On voit bien chez H. Le Bras le poids de l’antiracisme vécu de manière militante et réductrice. Il a par exemple peur que l’on valorise « la crainte imaginaire d’un grand remplacement ». Soutenir que les vagues d’immigration sont organisées diaboliquement par quelques puissants, relève d’un évident complotisme. Mais ne s’agit-il pas surtout de masquer les simples faits qui font que le temps est loin où, face aux migrations, on disait que 2 ou 3% de migrants récents dans la population, ce n’était pas la mer à boire? On est aujourd’hui largement entre le double et le triple.
François Héran, professeur au Collège de France et responsable de la commission ciblée par H. Le Bras, répond à ce dernier que la crainte de briser « l’universalisme républicain », idée fort estimable mais qui n’a rien de scientifique, est sans objet, les quelques recherches effectuées sur base du critère ethnique n’ont rien provoqué de tel.
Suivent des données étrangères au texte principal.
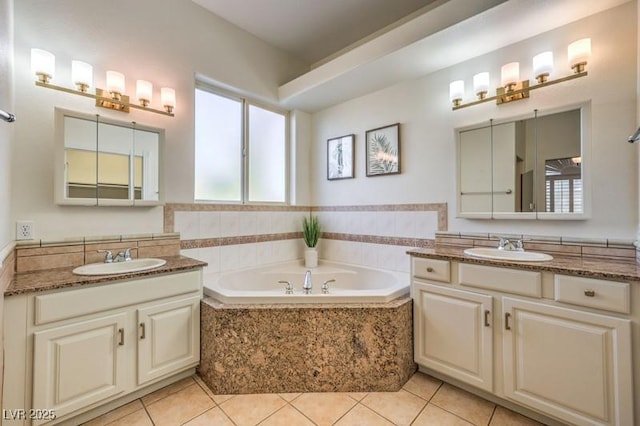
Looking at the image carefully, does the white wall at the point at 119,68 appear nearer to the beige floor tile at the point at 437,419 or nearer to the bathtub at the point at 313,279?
the bathtub at the point at 313,279

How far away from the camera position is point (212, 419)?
1.58 m

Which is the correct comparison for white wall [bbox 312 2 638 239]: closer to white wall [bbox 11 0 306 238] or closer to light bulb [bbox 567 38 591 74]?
light bulb [bbox 567 38 591 74]

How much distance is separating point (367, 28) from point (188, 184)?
2.19 meters

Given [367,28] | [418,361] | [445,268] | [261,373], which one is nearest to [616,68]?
[445,268]

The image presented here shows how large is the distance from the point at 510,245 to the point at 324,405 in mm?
1613

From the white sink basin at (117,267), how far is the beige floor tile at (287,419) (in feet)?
3.75

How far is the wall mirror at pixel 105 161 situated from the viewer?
1812 millimetres

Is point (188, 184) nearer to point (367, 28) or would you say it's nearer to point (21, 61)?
point (21, 61)

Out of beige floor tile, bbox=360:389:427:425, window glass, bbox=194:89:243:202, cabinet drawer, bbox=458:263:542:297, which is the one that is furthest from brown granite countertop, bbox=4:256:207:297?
cabinet drawer, bbox=458:263:542:297

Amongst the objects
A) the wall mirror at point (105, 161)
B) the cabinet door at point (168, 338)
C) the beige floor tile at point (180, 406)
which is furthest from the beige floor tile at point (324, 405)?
the wall mirror at point (105, 161)

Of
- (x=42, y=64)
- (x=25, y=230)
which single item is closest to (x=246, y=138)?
(x=42, y=64)

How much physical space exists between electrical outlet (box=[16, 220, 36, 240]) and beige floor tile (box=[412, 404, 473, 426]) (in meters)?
2.48

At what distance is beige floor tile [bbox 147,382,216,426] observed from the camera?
159 cm

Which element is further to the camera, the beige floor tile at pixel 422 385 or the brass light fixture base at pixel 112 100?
the brass light fixture base at pixel 112 100
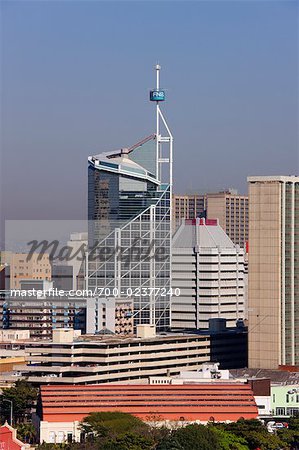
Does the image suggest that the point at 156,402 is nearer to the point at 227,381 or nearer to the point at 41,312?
the point at 227,381

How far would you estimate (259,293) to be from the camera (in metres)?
70.4

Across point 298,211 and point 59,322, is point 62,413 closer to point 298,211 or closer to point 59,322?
point 298,211

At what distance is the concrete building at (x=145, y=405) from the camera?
56844 millimetres

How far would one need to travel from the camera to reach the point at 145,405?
2275 inches

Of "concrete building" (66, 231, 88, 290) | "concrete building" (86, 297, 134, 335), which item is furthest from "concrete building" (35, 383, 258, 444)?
"concrete building" (66, 231, 88, 290)

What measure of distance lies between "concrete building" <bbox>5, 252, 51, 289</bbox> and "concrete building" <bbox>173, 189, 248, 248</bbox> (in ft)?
94.4

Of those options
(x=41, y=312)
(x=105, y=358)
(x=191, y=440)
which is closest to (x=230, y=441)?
(x=191, y=440)

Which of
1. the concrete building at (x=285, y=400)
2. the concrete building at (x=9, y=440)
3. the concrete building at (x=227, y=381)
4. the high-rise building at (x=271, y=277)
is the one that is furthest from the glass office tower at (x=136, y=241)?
the concrete building at (x=9, y=440)

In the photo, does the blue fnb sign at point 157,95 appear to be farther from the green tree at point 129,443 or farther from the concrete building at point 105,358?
the green tree at point 129,443

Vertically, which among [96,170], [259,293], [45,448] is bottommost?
[45,448]

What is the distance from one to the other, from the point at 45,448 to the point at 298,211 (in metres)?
22.0


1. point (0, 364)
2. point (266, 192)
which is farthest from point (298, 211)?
point (0, 364)

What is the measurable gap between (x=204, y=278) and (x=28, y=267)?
17.9m

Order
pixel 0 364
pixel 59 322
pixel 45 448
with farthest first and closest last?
1. pixel 59 322
2. pixel 0 364
3. pixel 45 448
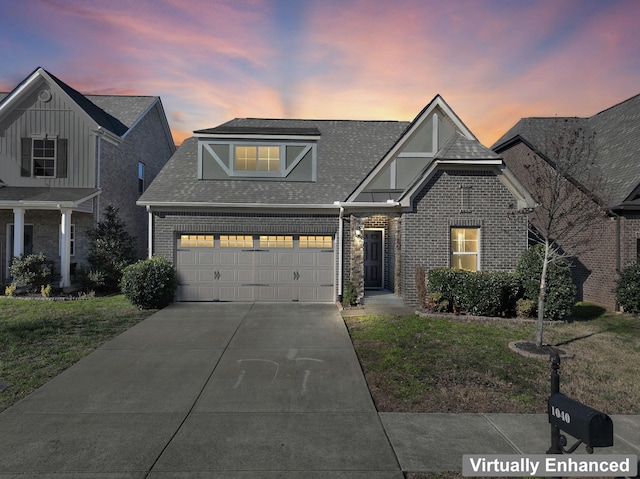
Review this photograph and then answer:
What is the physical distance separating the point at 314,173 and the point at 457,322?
795 centimetres

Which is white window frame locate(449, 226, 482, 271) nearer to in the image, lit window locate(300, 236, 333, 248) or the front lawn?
the front lawn

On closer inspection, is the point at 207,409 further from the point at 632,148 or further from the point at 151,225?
the point at 632,148

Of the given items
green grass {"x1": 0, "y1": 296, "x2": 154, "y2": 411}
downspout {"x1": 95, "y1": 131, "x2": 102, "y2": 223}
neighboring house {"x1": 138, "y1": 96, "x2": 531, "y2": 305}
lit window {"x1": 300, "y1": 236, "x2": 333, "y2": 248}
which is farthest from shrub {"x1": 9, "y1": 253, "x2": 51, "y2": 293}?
lit window {"x1": 300, "y1": 236, "x2": 333, "y2": 248}

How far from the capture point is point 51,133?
16.8 metres

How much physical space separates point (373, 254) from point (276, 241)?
4.52 metres

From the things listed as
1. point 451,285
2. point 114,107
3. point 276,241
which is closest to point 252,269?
point 276,241

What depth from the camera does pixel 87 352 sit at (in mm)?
7781

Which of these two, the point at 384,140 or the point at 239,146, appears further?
the point at 384,140

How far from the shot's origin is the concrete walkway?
157 inches

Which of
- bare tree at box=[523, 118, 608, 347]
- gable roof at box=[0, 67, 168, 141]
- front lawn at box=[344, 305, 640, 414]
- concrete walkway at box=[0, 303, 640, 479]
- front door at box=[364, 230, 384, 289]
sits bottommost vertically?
concrete walkway at box=[0, 303, 640, 479]

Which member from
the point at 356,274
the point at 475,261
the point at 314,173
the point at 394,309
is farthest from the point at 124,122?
the point at 475,261

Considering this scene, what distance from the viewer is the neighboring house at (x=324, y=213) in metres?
12.3

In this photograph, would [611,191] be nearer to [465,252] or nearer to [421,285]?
[465,252]

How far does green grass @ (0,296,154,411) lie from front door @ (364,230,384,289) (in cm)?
874
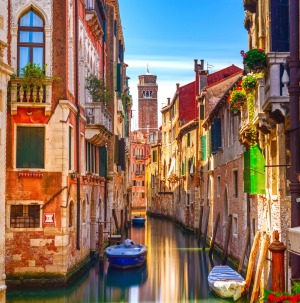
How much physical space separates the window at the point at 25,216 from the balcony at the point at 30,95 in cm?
243

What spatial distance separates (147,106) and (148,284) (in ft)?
208

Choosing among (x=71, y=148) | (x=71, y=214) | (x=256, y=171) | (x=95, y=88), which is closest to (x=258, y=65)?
(x=256, y=171)

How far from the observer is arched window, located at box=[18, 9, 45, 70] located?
52.0 feet

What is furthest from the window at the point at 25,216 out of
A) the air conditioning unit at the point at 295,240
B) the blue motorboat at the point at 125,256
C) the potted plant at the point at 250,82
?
the air conditioning unit at the point at 295,240

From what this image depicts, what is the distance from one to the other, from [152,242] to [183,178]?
10896 millimetres

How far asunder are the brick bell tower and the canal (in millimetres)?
53678

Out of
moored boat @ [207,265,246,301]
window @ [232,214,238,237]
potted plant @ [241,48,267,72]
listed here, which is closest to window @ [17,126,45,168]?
moored boat @ [207,265,246,301]

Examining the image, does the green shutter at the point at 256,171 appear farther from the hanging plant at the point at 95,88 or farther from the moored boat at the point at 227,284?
the hanging plant at the point at 95,88

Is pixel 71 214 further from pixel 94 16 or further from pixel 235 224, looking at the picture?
pixel 94 16

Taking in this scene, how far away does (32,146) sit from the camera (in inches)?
617

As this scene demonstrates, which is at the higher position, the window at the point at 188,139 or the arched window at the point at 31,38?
the arched window at the point at 31,38

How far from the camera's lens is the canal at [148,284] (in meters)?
15.0

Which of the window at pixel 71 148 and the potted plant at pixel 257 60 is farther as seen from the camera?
the window at pixel 71 148

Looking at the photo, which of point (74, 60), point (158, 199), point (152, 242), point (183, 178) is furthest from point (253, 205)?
point (158, 199)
Quant au problème posé par des individus d’origine mixte, les sociologues sont parfaitement capables de tenir compte de cette catégorie[4].
Les autorités universitaires devraient s’inspirer des remontrances adressées à ses journalistes par le nouveau directeur de la BBC, Tim Davie : Si vous voulez être éditorialistes ou faire une campagne partisane sur les réseaux sociaux, vous ne devriez pas travailler ici »[5].
(1) site rtbf.be , le 11 mai 2020.
(2) Jay S. Kaufman et Joanna Merckx « La réaction biologique au Covid-19 n’est pas une question d’appartenance raciale », Le Monde du 12 juin 2020.
(3) Hervé Le Bras, « Statistiques ethniques : au lieu de combattre le mal, on le renforce », Le Monde du 17 juin 2020.
(4) François Héran, « Cessons d’opposer les principes républicains à la statistique ethnique », Le Monde du 25 juin 2020.
(5) D’après T.C Avendano, « La BBC, contra la opinion en redes de sus periodistas », El Pais du 5 septembre 2020. Je traduis « columnista » par « éditorialiste », faut de mieux.